Author Response File: Author Response.docx
Reviewer 4 Report
Opinion on Chen et al., " Bacteriophage Impact on Bacterial Susceptibility, Resistance, and Tolerance to Antibiotics "
The authors give an extensive review of a topic (indicated in the title) that is, despite its importance, not usually discussed in such detail. The review is easy and relaxing to read, written in good English. The high number of references makes the paper quite informative, but at the same time, the details provided in the text do not overwhelm the reader. I would just recommend a few minor changes prior to acceptance:
Lines 126-128: "Moreover, in ex vivo, transferring phage that isolated from antibiotic treated mice to aerobically culture naïve microbiota can increase AMR in naïve microbiota [53]. " Please rephrase this sentence for improved clarity.
Lines 141-150: This paragraph is overly complicated. It starts with referring to the work of Enault et al., but the actual reference is only provided at the end of the last sentence. In between, several other works are cited, and the connection of the five cited papers is not fully clarified.
Figure 1B should be more explanatory concerning the differences of the three ways of transduction. E.g. add: "The dashed lines delimit the transferred genetic content of the transducing phages." Also, for generalized transduction, the figure misleadingly suggests that only DNA neighboring the integrated phage genome can be transferred. Actually, no integration is required at all, generalized transduction functions great even for hypervirulent phages.
Lines 262-264: the authors argue that certain phages induce antibiotic resistance in Ralstonia solanacearum, at the cost of twitching motility, and cite 9 papers to support this statement. I would recommend being more focused when citing the key references of this single sentence.
Line 281: " It would convert bacteria back to being sensitive to antibiotics." This sentence is overly simplified, and could mislead naïve readers. It would sound more correct instead that the phage infection poses a selective pressure for the cells to lose the transporter, and regain sensitivity to antibiotics.
Author Response
We thank the reviewer for the supportive comments and for time and effort reviewing this manuscript.
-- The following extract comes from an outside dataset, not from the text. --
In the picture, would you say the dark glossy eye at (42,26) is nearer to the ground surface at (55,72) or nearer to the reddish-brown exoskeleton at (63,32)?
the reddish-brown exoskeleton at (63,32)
We have attached our response for revision.
Author Response File: Author Response.docx
Round 2
Reviewer 1 Report
The authors have addressed my previous comments. I do not have further concerns.
Author Response
The authors thank the reviewer for the recommendations.
Reviewer 2 Report
In the revised version of the manuscript the authors made an effort to improve it.
The text contains now much more clear sentences and the manuscript figures have the necessary quality.
Although, this review does not contain enough novelty (because there are several reviews in this field) it can be published after some modifications:
i) Section 2 - Please improve the first paragraph as AMR is much more than MIC quantification;
ii) Please include a few more recent references (last 2-3 years);
iii) Please prepare in greater detail the first paragraph of section 3. Not sure the author´s definition is totally correct.
iv) Conclusion - "...it is intriguing to imagine that cocktails of phage and conventional antibiotics could have utility against AMR pathogens" in fact there are literature concerning the application of phage to fight AMR. Thus this reviewer recommends the authors to see this in more detail.
v) Also, "This approach may have particular utility against biofilm infections or other hard to treat infections". The authors should support this sentence and again they can find several research papers on this topic.
Author Response
Please find attached authors' response.
Author Response File: Author Response.docx
Reviewer 3 Report
The authors have responded adequately to my comments.
Author Response
The authors thank the reviewer for the recommendations.
Round 3
Reviewer 2 Report
Authors have addressed my comments adequately.